What is a spousal IRA?
So, what would happen if you lost your job or quit working to be a stay-at-home parent or caretaker? As I mentioned, you typically can only contribute to an IRA with your own qualifying income.
Here’s the exception: If you’re married and file a joint tax return, you can take advantage of a spousal IRA if one of you has qualifying income.
A spousal IRA isn’t a different type of IRA but a rule that allows a married breadwinner to fund their spouse’s IRA even if the spouse has little or no income. It’s a workaround that enables a working spouse to contribute to an IRA owned by their nonworking spouse.
But the rule doesn’t apply if you’re married and file taxes separately. Also, note that an IRA can never be owned jointly, even if you’re married.
Laura explains the mega backdoor Roth conversion, who can use it, and more Roth strategies for boosting your retirement savings. Listen to that episode in the player below.
Spousal IRA example for a married couple
Let’s say Dave and Terry are newlyweds in their 30s who decide to start a family. If one wants to take extended time off from work and they file a joint tax return, each can fully fund a traditional or Roth IRA.
As I mentioned, for 2024, a nonworking spouse under 50 can have IRA contributions up to $7,000. Therefore, Dave and Terry’s total combined IRA contributions could be $14,000.
However, if one spouse were over 50, the couple could save $15,000 ($7,000 + $8,000). Or, if a couple is over 50, they could contribute up to $16,000 ($8,000 + $8,000), even if one has no income. Remember that it wouldn’t be possible to fund an IRA while you’re unemployed without using the spousal IRA strategy.
Note that when you’re eligible for an IRA contribution on your own or due to a spouse’s income, the funds can come from any source, such as household income or a cash gift.
For example, if you have a teenage child who works part-time and earns $2,000 but spends all of it, you or someone else (like a grandparent) could contribute $2,000 to the teen’s IRA on their behalf.
So, don’t miss the opportunity to fund an IRA for a child or yourself if you’re married and not working. Once you have a spousal IRA, you own the account, no matter who made its contributions.
Laura answers a listener’s question about the Roth IRA rules for his minor kids and how to pay them and correctly report the income for working in his business.

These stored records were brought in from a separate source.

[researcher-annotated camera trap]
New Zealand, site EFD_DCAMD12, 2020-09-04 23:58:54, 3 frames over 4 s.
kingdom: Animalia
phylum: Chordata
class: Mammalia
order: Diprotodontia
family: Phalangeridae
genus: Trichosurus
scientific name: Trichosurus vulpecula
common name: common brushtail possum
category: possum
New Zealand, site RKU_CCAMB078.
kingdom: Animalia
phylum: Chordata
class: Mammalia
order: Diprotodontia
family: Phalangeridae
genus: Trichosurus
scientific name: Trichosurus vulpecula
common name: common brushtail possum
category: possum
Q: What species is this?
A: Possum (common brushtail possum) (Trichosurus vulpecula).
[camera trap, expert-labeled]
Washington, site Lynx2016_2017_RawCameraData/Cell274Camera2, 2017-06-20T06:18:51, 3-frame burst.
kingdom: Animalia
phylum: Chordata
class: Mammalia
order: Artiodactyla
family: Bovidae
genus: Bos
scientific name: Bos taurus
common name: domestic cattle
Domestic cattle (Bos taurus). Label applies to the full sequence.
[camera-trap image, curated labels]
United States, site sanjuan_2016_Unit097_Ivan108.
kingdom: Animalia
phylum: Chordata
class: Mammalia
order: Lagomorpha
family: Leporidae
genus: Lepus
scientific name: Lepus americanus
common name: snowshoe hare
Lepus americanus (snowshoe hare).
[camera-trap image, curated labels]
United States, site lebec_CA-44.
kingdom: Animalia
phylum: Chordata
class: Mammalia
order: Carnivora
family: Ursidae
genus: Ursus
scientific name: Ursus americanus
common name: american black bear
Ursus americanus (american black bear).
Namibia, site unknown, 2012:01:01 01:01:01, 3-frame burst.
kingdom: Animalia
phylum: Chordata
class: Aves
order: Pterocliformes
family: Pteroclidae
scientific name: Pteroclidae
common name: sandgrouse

Listen in the player below.
How to open a spousal IRA
No matter why you may be out of the workforce, don’t let essential goals, like retirement, take a back seat. It’s just as important to prioritize your financial future as it is for someone with earned income.
Regularly investing in a tax-advantaged retirement account for long-term growth gives you the best opportunity to reach your retirement goals. For IRAs, you have until your tax filing deadline to make contributions for the previous tax year. So, if you want to max out an IRA for 2024, you have until April 15, 2025.
If you already have an IRA, you can use it for spousal IRA contributions if you’re eligible.
You can also open a new IRA with any financial institution or investing firm. Then, you choose how to invest the contributions based on your risk tolerance and goals.
Betterment is a terrific investing platform I use and recommend because it makes it easy to set and automate goals.
While you might consider your spouse’s retirement account a joint asset, they are always individual accounts. Therefore, building wealth for your future with a retirement account in your name is critical.